[Begin DATASET EXCERPTS]

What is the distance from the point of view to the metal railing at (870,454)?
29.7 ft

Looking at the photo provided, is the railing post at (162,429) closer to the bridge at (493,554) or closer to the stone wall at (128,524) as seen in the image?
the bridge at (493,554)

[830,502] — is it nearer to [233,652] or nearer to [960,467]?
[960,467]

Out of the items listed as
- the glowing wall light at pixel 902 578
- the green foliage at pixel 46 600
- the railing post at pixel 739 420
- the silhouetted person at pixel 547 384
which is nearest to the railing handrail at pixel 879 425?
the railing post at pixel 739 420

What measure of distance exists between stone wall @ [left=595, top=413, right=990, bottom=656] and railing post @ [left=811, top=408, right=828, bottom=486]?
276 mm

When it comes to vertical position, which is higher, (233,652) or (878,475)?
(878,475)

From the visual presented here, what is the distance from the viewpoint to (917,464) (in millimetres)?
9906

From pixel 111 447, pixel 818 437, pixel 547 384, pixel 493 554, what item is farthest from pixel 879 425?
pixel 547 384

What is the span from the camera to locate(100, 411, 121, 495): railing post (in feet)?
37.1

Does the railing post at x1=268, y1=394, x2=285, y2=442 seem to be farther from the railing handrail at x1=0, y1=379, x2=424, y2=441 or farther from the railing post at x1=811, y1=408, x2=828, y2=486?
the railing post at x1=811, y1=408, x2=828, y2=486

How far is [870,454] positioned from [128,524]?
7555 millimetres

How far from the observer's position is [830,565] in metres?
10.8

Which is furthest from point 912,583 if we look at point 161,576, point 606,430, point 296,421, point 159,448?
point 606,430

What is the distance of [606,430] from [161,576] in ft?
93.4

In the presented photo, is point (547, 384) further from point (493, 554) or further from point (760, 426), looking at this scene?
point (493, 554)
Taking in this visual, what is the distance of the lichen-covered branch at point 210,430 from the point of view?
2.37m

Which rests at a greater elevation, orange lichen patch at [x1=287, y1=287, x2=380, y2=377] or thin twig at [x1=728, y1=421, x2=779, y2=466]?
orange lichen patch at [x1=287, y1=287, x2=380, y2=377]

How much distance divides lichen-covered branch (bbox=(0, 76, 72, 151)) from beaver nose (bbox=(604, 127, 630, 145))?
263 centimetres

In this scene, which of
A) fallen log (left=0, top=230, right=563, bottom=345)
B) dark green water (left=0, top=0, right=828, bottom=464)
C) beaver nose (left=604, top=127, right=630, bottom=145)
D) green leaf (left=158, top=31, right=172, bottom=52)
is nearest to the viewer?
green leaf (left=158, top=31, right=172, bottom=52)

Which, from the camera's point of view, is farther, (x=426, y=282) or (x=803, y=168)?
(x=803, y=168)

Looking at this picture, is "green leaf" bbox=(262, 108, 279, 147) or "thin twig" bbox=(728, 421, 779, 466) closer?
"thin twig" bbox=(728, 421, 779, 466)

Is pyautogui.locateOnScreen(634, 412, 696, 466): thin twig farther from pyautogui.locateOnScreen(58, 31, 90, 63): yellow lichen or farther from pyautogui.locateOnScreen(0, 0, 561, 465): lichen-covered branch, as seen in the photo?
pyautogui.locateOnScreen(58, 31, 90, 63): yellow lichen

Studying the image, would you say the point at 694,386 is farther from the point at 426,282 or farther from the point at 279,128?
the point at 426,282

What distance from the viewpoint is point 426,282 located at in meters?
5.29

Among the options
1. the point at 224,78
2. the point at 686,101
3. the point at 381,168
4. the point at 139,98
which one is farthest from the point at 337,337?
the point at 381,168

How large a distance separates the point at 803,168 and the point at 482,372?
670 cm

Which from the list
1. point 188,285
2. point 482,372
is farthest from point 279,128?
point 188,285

[End DATASET EXCERPTS]

* _WRITTEN EXERCISE_
Present the material above as a Markdown table with the columns Row and Line, giving each nonblank line its own numbered row.

* _ANSWER TO THE EXERCISE_
| Row | Line |
|---|---|
| 1 | What is the distance from the point of view to the metal railing at (870,454)? |
| 2 | 29.7 ft |
| 3 | Looking at the photo provided, is the railing post at (162,429) closer to the bridge at (493,554) or closer to the stone wall at (128,524) as seen in the image? |
| 4 | the bridge at (493,554) |
| 5 | [830,502] — is it nearer to [233,652] or nearer to [960,467]? |
| 6 | [960,467] |
| 7 | Out of the items listed as |
| 8 | - the glowing wall light at pixel 902 578 |
| 9 | - the green foliage at pixel 46 600 |
| 10 | - the railing post at pixel 739 420 |
| 11 | - the silhouetted person at pixel 547 384 |
| 12 | which is nearest to the railing handrail at pixel 879 425? |
| 13 | the railing post at pixel 739 420 |
| 14 | What measure of distance exists between stone wall @ [left=595, top=413, right=990, bottom=656] and railing post @ [left=811, top=408, right=828, bottom=486]? |
| 15 | 276 mm |
| 16 | When it comes to vertical position, which is higher, (233,652) or (878,475)? |
| 17 | (878,475) |
| 18 | From the visual presented here, what is the distance from the viewpoint to (917,464) (in millimetres)? |
| 19 | 9906 |
| 20 | From pixel 111 447, pixel 818 437, pixel 547 384, pixel 493 554, what item is farthest from pixel 879 425? |
| 21 | pixel 547 384 |
| 22 | What is the span from the camera to locate(100, 411, 121, 495): railing post (in feet)? |
| 23 | 37.1 |
| 24 | Does the railing post at x1=268, y1=394, x2=285, y2=442 seem to be farther from the railing handrail at x1=0, y1=379, x2=424, y2=441 or farther from the railing post at x1=811, y1=408, x2=828, y2=486? |
| 25 | the railing post at x1=811, y1=408, x2=828, y2=486 |
| 26 | How far is [870,454] positioned from [128,524]? |
| 27 | 7555 millimetres |
| 28 | How far from the observer's position is [830,565] in metres? |
| 29 | 10.8 |
| 30 | Which is furthest from point 912,583 if we look at point 161,576, point 606,430, point 296,421, point 159,448? |
| 31 | point 606,430 |
| 32 | What is the distance of [606,430] from [161,576] in ft? |
| 33 | 93.4 |
| 34 | In the presented photo, is point (547, 384) further from point (493, 554) or further from point (760, 426), looking at this scene? |
| 35 | point (493, 554) |
| 36 | Taking in this visual, what is the distance of the lichen-covered branch at point 210,430 from the point of view? |
| 37 | 2.37m |
| 38 | Which rests at a greater elevation, orange lichen patch at [x1=287, y1=287, x2=380, y2=377] or thin twig at [x1=728, y1=421, x2=779, y2=466]? |
| 39 | orange lichen patch at [x1=287, y1=287, x2=380, y2=377] |
| 40 | How much distance divides lichen-covered branch (bbox=(0, 76, 72, 151)) from beaver nose (bbox=(604, 127, 630, 145))? |
| 41 | 263 centimetres |
| 42 | In this scene, which of |
| 43 | A) fallen log (left=0, top=230, right=563, bottom=345) |
| 44 | B) dark green water (left=0, top=0, right=828, bottom=464) |
| 45 | C) beaver nose (left=604, top=127, right=630, bottom=145) |
| 46 | D) green leaf (left=158, top=31, right=172, bottom=52) |
| 47 | is nearest to the viewer? |
| 48 | green leaf (left=158, top=31, right=172, bottom=52) |
| 49 | Which, from the camera's point of view, is farther, (x=426, y=282) or (x=803, y=168)? |
| 50 | (x=803, y=168) |
| 51 | Looking at this picture, is "green leaf" bbox=(262, 108, 279, 147) or "thin twig" bbox=(728, 421, 779, 466) closer? |
| 52 | "thin twig" bbox=(728, 421, 779, 466) |
| 53 | Is pyautogui.locateOnScreen(634, 412, 696, 466): thin twig farther from pyautogui.locateOnScreen(58, 31, 90, 63): yellow lichen or farther from pyautogui.locateOnScreen(0, 0, 561, 465): lichen-covered branch, as seen in the photo? |
| 54 | pyautogui.locateOnScreen(58, 31, 90, 63): yellow lichen |
| 55 | Studying the image, would you say the point at 694,386 is farther from the point at 426,282 or farther from the point at 279,128? |
| 56 | the point at 426,282 |
| 57 | What distance from the viewpoint is point 426,282 located at in meters? |
| 58 | 5.29 |
| 59 | Among the options |
| 60 | 1. the point at 224,78 |
| 61 | 2. the point at 686,101 |
| 62 | 3. the point at 381,168 |
| 63 | 4. the point at 139,98 |
| 64 | which one is farthest from the point at 337,337? |
| 65 | the point at 381,168 |
| 66 | How large a distance separates the point at 803,168 and the point at 482,372? |
| 67 | 670 cm |
| 68 | Which from the list |
| 69 | 1. point 188,285 |
| 70 | 2. point 482,372 |
| 71 | is farthest from point 279,128? |
| 72 | point 188,285 |